Guest Opinion: Banning Discussions of Race, Gender Sets Dangerous Precedent and Undermines Democracy

This is a guest opinion column

As someone born in the Soviet Union, I have followed with concern the debates about banning the teaching of “divisive concepts” such as “race” or “gender”.

My family remembers what happens when states weaponize this type of teaching. My great-grandfather was executed during the Soviet purges of the 1930s – a time when anyone who disagreed with state dictates paid the ultimate price. Among those who lost their lives were teachers, educators, scholars and researchers. My family rarely shared their story, but I learned an important lesson to share with the world: when governments decide to ban academic theories and concepts because they are considered “divisional” and “dangerous”, they undermine democracy and pave the way for authoritarianism. .

As someone who left behind a country that has historically and violently suppressed dissent, I cherish the freedom to seek and speak the truth that the United States constitutionally protects. Being able to teach about race and gender, as well as other categories of social difference without fear of reprisal or attack, defines life in a democratic society. Discussing these topics is not always comfortable, but with learning comes a feeling of discomfort. Those who assume that discussions of race or gender focus on “scapegoating” or “blaming” individuals miss the fact that their ultimate goal is to create a society where “all human beings are born free and equal in dignity and rights”.

As many anthropologists, psychologists and educational researchers would agree, children and young people are creative problem solvers who benefit from open conversations about difference. Research with young children has shown that they begin to see differences related to notions of race as early as three months of age. By the age of two, they begin to see race as a factor in who they like and who they dislike. At the age of four, children choose playmates based on their race and may bully children of other races. What studies have also shown, however, is that explicit conversations about race help children develop positive racial attitudes. Such interventions reduce bullying and improve student achievement. Thoughtfully conducted diversity initiatives foster positive racial identities and attitudes that benefit all children, regardless of racial background. Banning discussions of difference – whether race or gender – flies in the face of established scientific evidence.
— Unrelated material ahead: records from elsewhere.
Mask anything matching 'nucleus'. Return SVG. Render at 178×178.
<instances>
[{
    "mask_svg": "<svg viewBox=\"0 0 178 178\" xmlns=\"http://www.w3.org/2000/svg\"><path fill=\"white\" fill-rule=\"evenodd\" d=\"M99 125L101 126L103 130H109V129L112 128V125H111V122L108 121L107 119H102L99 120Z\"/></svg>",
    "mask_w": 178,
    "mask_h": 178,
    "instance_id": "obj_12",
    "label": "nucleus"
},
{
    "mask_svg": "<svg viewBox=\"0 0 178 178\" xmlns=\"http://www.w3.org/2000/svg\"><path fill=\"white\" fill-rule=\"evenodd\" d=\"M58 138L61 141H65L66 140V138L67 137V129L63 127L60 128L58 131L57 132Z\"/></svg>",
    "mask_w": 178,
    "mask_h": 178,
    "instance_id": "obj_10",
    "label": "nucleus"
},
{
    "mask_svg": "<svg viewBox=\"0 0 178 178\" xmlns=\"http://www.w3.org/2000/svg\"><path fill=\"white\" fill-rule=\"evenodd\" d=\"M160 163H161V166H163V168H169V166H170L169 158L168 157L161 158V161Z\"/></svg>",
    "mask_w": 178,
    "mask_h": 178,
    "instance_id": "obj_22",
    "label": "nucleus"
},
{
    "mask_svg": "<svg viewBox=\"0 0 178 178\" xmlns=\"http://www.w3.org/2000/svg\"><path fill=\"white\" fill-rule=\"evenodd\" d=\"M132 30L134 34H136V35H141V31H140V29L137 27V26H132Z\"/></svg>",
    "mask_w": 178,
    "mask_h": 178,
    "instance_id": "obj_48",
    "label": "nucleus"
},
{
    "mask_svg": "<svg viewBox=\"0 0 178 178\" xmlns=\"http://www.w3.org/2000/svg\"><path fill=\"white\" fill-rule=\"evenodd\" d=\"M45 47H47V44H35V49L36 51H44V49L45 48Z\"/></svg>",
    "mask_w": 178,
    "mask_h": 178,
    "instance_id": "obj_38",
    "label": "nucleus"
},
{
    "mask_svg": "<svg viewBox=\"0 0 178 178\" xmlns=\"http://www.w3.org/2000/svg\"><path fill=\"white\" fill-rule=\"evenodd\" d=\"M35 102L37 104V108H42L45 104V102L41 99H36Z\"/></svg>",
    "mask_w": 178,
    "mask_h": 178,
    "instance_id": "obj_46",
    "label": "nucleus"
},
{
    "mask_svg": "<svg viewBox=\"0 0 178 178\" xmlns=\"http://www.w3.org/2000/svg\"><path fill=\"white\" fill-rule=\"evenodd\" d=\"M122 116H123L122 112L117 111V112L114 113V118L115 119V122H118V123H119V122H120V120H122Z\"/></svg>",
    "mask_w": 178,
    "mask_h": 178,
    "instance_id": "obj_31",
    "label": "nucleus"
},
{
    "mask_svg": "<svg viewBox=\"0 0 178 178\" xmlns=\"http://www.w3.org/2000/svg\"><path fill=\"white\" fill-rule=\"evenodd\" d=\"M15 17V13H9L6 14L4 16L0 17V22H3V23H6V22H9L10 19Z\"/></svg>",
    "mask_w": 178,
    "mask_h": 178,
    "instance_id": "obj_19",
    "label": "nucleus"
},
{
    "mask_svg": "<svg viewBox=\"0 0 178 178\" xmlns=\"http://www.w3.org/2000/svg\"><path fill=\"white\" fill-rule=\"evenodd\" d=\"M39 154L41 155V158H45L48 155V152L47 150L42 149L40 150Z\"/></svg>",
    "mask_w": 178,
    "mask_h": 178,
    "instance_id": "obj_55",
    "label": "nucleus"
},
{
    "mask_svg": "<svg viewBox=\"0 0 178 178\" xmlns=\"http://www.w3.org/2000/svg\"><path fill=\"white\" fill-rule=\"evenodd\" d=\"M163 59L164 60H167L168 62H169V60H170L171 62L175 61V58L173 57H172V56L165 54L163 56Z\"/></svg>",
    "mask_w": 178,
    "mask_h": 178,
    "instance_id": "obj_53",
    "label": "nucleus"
Bans already introduced in some states, such as Idaho, Florida, Texas, Georgia, and under consideration in nearly two dozen other states, are beginning to produce results that should send shivers down the spine of any citizen of this country. The first African-American principal of Colleyville Heritage High School in Texas has been fired on charges of teaching critical race theory. He was accused of holding “extreme views” after writing an anti-racism email.

Organizations such as Parents Defending Education, No Left Turn, and the Legal Insurrection Foundation have created databases, tracking websites, and reporting systems on what is being taught in schools and colleges about diversity, diversity, and diversity. equity and inclusion. This places all educators under excessive scrutiny and scrutiny. New Hampshire’s Moms for Freedom is offering $500 to anyone who submits reports about how teachers discuss race in their classrooms. There is now a wave of book bans and removals from school libraries. These books are considered harmful because they are written by BIPOC or LGBT authors. Arbitrary firings, monitoring and reporting systems, and book bans are not signs of a healthy democracy.

These examples of surveillance and censorship resemble actions undertaken by authoritarian governments around the world – the USSR and Germany in the 1930s, China in the 1960s, Cambodia in the 1970s, Chile in the 1970s and many more. They are also governments that then embarked on political persecution and mass executions. House bills 8 and 11 that were introduced in the House this month banning discussions of race and gender set this state on a similar path. These bills should not advance if Alabamians are serious about maintaining democracy.

Elena Aydarova is an assistant professor at Auburn University. She is the author of the award-winning book Teacher Education Reform as Political Theatre, a 2021-2022 National Academy of Education/Spencer Foundation Postdoctoral Fellow, and a 2020-2021 American Association of University Women Postdoctoral Fellow. Dr. Aydarova studies the interaction between educational policies and social inequalities.